Jólabókaflóð, logom et allemannsretten… Derrière ces termes, des concepts et des traditions méconnus pour promouvoir une sobriété heureuse.
A l’heure où l’on se demande comment créer « le monde d’après », peut-être pouvons-nous puiser chez nos voisins européens quelques notions et pratiques inspirantes.
Le allemannsretten norvégien : le droit d’accès à la nature
Montagnes brumeuses, fjords et cascades cristallines… Face à la beauté de la nature, la Norvège a formulé une idée conforme à la tradition du pays : les allemannsretten. Le principe est simple : « chacun a le droit de profiter de la nature » (sous certaines conditions). Les allemannsretten doivent pouvoir s’exercer malgré le droit de propriété et sans l’accord préalable du propriétaire concerné (sauf si le séjour dépasse deux nuits). Ainsi, la Norvège favorise l’accès à ses espaces naturels quasiment sans restriction… Seule consigne : ne laisser aucune trace de son passage et rester à 150 mètres de l’habitation lors du montage de sa tente. Les allemannsretten concernent donc la plupart des marais, forêts, landes, rivières, lacs, rivages et montagnes.
Au 21e siècle, l’allemansrätt a notamment servi de cadre juridique aux amateurs de randonnées et d’écotourisme pour développer ces activités. Ainsi, il est désormais possible en Norvège, où l’on compte plus de 1 000 campings, de se promener presque partout. A noter qu’on parle aussi d’allemansrätten en Suède, de jokamiehenoikeus en Finlande, d’almannaréttr en Islande, ou encore d’igaüheögiks en Estonie. Depuis 1957 en Norvège, les allemannsretten sont inscrits dans la loi régissant les loisirs de plein air. Ce droit concerne les espaces naturels classés « terres non clôturées », c’est-à-dire non cultivées.

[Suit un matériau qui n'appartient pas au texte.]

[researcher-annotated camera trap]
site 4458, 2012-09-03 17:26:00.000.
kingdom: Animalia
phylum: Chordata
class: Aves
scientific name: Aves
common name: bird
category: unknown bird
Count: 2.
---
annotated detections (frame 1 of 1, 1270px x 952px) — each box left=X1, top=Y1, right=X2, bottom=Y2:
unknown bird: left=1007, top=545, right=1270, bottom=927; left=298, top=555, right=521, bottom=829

Le jólabókaflóð islandais : lecture sous le sapin
Jólabókaflóð se traduit littéralement par « Déluge de livres de Noël ». Il fait référence à l’arrivée de nouveaux livres publiés en novembre puis souvent proposés le soir de la Saint-Sylvestre le 24 décembre. Avant les vacances, les Islandais reçoivent un catalogue intitulé « Bokatidindi » édité par l’association des éditeurs islandais Jolabokaflod CIC. Celle-ci cartographie toutes les nouveautés afin que chacun puisse faire ses courses et acheter des livres pour se préparer au long et rigoureux hiver qui s’annonce. Chez les Islandais qui aiment Noël, il n’est pas rare de passer la soirée du 24 plongé entre les pages d’un livre. En résumé, nous dégustons un copieux dîner (bouillie, saumon et perdrix, pommes au caramel) avant de nous retrouver en famille près du poêle avec un livre. En Islande, Noël rime avec sobriété, loin de déballer des cadeaux high-tech ou des produits de luxe.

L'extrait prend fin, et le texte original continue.